The purpose of this question was to show the power of using exterior angles: It can make questions like these very simple! The method Professor Loh shows later in the video, using interior angles, is a little more complicated, but it's still worth knowing how to make use of interior angles.
The first step is to know what is the sum of all the interior angles in a polygon with \(n\) sides. You can try to look for a pattern:
For a triangle, the sum of angles is \(180.\)
For a quadrilateral, the sum is \(360\) (think of a square).
<Pentagons may be difficult, skip for now.>
For a hexagon, the sum is \(720\) (think of a regular hexagon!).
Based on this pattern, you can guess that the sum of angles goes up by \(180\) every time you add a side! But why? The clever reason comes from dividing the polygon into triangles.
You can see Professor Loh do this at 2:18. Every time you add another side, you get another triangle that makes up the polygon. And, adding up the angles of the polygon is the same as adding up the angles of every triangle in the "triangulation" (make sure this step makes sense!).
That means that the sum of the angles is just (sum of angles inside a triangle) \( \times \) (number of triangles in the polygon). Since the angle sum for a triangle is \(180,\) it's just \(180 \times \text{ number of triangles}.\)

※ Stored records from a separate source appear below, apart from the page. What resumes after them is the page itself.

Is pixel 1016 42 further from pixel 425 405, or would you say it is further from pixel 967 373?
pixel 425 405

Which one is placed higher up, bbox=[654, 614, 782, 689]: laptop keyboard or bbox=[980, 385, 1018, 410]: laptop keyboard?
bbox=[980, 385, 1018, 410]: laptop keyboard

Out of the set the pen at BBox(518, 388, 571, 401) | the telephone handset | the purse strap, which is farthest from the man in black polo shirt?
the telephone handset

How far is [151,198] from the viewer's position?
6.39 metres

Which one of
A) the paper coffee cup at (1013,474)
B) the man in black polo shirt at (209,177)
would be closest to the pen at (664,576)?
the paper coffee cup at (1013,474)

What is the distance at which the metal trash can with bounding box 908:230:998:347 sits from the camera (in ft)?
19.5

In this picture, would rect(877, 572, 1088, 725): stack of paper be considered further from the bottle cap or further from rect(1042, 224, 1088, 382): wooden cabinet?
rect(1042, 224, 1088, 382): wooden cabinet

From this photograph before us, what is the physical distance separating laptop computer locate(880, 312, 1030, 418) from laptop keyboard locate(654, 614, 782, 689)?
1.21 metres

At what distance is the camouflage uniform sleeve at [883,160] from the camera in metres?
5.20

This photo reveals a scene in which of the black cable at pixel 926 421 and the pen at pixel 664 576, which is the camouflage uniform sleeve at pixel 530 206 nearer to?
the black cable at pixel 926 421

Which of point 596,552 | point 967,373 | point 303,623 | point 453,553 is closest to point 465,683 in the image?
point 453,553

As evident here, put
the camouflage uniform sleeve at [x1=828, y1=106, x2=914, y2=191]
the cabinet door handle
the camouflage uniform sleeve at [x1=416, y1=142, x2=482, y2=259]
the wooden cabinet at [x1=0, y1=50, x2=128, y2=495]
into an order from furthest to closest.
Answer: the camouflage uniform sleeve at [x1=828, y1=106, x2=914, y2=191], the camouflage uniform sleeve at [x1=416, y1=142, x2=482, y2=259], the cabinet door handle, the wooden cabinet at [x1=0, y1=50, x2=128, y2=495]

The number of triangles that an \(n\)-sided polygon is divided into is just \((n-2)\). You can figure this out by looking at a pattern (\(n=3\) is \(1\) triangle, \(n=4\) is \(2\) triangles, etc.). Then the formula for the sum of angles is just \(180 \times (n-2).\) This is a very important formula! Make sure you understand why it works instead of memorizing it.

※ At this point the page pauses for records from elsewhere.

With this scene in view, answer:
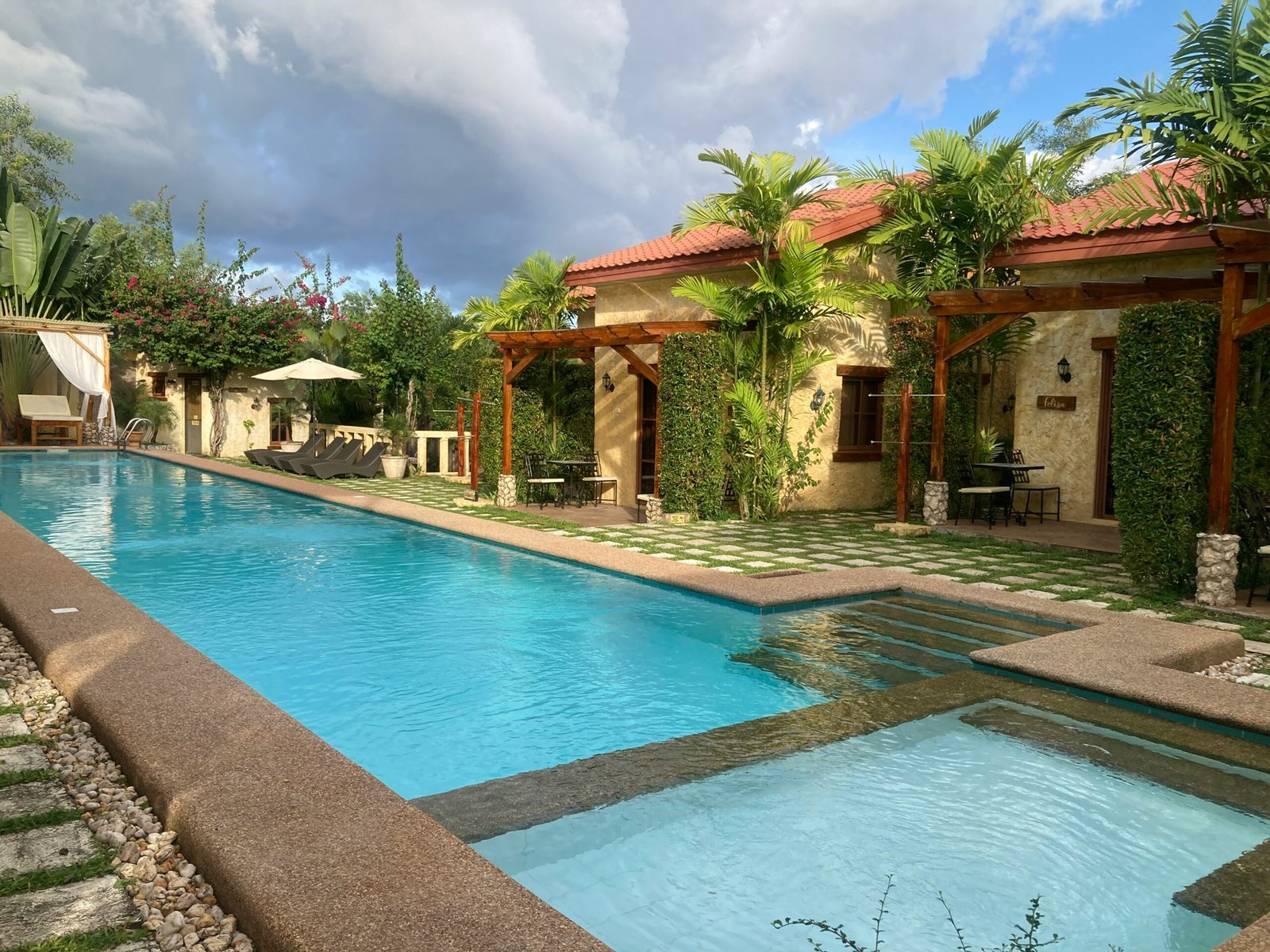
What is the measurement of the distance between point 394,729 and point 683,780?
1994 mm

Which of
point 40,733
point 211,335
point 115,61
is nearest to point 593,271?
point 40,733

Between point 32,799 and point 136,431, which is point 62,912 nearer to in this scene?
point 32,799

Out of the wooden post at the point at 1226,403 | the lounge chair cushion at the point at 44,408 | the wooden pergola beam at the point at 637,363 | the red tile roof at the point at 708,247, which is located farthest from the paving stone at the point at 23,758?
the lounge chair cushion at the point at 44,408

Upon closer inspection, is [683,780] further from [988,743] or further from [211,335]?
[211,335]

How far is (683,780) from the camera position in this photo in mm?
4574

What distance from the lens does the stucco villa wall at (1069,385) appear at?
43.4 feet

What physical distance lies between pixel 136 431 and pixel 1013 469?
26403 mm

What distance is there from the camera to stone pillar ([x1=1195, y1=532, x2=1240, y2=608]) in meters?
7.89

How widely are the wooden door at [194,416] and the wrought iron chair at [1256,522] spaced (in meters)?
28.9

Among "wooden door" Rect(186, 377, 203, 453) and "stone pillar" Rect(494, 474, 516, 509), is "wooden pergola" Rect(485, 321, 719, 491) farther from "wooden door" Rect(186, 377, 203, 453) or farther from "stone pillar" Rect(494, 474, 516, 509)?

Back to the problem in the video: We don't know how many sides there are, so let's say there are \( n\) sides. Then since every angle is \(170,\) the sum of angles is \(170n.\) But we just derived a formula for the sum of angles: It's \(180(n-2).\) So we can set these expressions equal to each other:
$$ 170n = 180(n-2) $$
Now we just solve this equation and we are done!
I hope that helped. Happy learning!